Futuro do euro vira teste de união política na Europa

Moedas de euro. Reuters Direito de imagem Reuters
Image caption Alguns líderes defendem uma federação europeia para gerir a moeda única comum

A perspectiva de saída da Grécia da zona do euro e o aprofundamento da crise voltou a lançar dúvidas sobre o futuro da moeda única. Para líderes políticos e analistas, a sobrevivência do euro virou um grande teste de união política para a União Europeia.

"A crise deixa ao menos uma coisa óbvia. Precisamos mais da Europa, precisamos de união política já que essa é a única coisa que pode salvar a estabilidade do euro", disse Gerhard Schroeder, ex-chanceler (primeiro-ministro) alemão.

Na quarta-feira, muitos gregos correram aos bancos do país para retirar depósitos em euro, diante dos temores de que a crise no país se agrave.

Mais de uma semana após as eleições parlamentares e três tentativas fracassadas de diferentes forças políticas para formar um governo, a Grécia anunciou nesta quinta-feira uma administração interina enquanto são aguardadas novas eleições, já convocadas de forma antecipada.

Nesta quinta-feira, o governo da Espanha, outro país fortemente atingido pela crise, negou uma corrida aos bancos, enquanto os juros pagos pelo país para emprestar dinheiro nos mercados internacionais aumentaram consideravelmente devido aos temores de que a economia espanhola se debilite ainda mais.
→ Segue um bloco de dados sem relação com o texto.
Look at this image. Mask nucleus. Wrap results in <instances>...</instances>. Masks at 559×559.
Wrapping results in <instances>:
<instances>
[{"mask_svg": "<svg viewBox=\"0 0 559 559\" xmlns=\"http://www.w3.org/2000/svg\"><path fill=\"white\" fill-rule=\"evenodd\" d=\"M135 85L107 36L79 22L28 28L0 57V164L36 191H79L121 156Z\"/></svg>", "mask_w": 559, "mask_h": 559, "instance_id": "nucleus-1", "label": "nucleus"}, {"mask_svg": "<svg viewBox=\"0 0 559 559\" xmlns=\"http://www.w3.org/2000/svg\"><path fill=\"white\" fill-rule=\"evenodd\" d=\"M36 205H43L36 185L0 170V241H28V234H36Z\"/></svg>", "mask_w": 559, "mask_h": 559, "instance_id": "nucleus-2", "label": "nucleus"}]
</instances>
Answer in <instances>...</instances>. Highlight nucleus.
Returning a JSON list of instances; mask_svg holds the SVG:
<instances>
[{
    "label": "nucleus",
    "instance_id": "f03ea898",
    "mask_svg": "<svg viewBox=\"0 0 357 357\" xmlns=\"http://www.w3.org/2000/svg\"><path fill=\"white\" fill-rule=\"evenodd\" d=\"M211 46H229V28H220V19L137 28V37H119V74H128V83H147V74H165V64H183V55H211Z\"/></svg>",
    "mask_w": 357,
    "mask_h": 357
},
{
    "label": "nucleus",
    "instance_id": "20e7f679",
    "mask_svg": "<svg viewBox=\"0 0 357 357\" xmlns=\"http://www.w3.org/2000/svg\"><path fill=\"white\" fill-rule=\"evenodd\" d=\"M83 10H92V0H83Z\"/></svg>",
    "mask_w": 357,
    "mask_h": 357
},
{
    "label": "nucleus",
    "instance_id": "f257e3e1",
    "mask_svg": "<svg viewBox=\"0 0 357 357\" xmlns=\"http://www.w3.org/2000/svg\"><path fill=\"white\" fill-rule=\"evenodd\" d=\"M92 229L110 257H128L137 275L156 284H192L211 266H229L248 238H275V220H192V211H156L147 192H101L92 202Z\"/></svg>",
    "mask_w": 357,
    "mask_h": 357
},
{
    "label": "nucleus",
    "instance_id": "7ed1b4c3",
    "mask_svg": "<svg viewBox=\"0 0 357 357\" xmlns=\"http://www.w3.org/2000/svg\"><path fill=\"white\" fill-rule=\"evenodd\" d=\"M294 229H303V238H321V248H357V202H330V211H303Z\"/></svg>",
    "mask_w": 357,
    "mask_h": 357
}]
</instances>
No total, o país levantou 2,5 bilhões de euros através de um número de diferentes títulos. Em papéis datados para janeiro de 2015, o país pagou juros de 4,373%, contra 2,89% pagos em abril.

Para as dívidas que vencem em abril de 2016, a Espanha pagou taxas de juros de 5,106%, contra 3,374% pagos em março.

Colapso?

O primeiro-ministro britânico, David Cameron, emitiu um alerta para a zona do euro e disse que a união monetária encontra-se próxima do colapso caso os governos e instituições dos 17 países não se esforcem mais para apoiar as economias mais críticas, como a Grécia.

Espanha e Itália, os dois países com o pior cenário de recessão e desemprego depois da Grécia, são os que mais despertam preocupações. Para o líder britânico, a zona do euro precisa se transformar ou se preparar para o colapso.

A visão também é defendida por Robert Peston, analista de economia da BBC.

"Temos um enorme paradoxo: a grande decisão de apertar o botão para criar o euro foi uma tentativa francesa de conter o poder político e econômico de uma Alemanha em processo de unificação, mas teve a consequência perversa de reforçar o poder alemão dentro da zona do euro e da União Europeia", diz.

"Então, o que vai acontecer: a criação do super-Estado europeu e a sobrevivência do euro, ou uma desastrosa desintegração monetária e política?", acrescenta Peston.

'Federação europeia'

O agravamento da crise e a falta de um sistema de poder centralizado e ágil na zona do euro voltou a dar força à ideia de uma "federação europeia", com os países transferindo grande parte de sua soberania a Bruxelas.

A tese não é nova e já foi defendida por teóricos e políticos pró-Europa, embora tenha sido sistematicamente descartada como sendo utópica.

Jean-Claude Trichet, presidente do Banco Central Europeu durante os anos em que o euro estava em processo de criação e implementação, é um dos defensores da maior integração política como solução.

"Em um mercado unificado, com uma moeda única, me parece que a Europa poderia ir em frente e criar uma federação", ou seja, um super-Estado europeu.

Na visão de Helmut Schlesinger, outra figura experiente no sistema financeiro europeu que foi presidente do Bundesbank, o banco central alemão, em 1992, é difícil prever o sucesso ou insucesso do euro dentro de um cenário de criação de tal federação.

"Não posso fazer previsões de longo prazo neste sentido. Deve-se considerar que as uniões monetárias, ou mais precisamente, as moedas únicas, já sobreviveram por muito tempo, mas nunca por mais de três ou quatro décadas", diz.

"Eu diria que podemos ter os Estados Unidos da Europa, o que seria uma união política de fato, e aí essa união política tem sua própria moeda. Mas aí não estamos mais falando de uma união monetária, e sim da moeda de um novo Estado", acrescenta.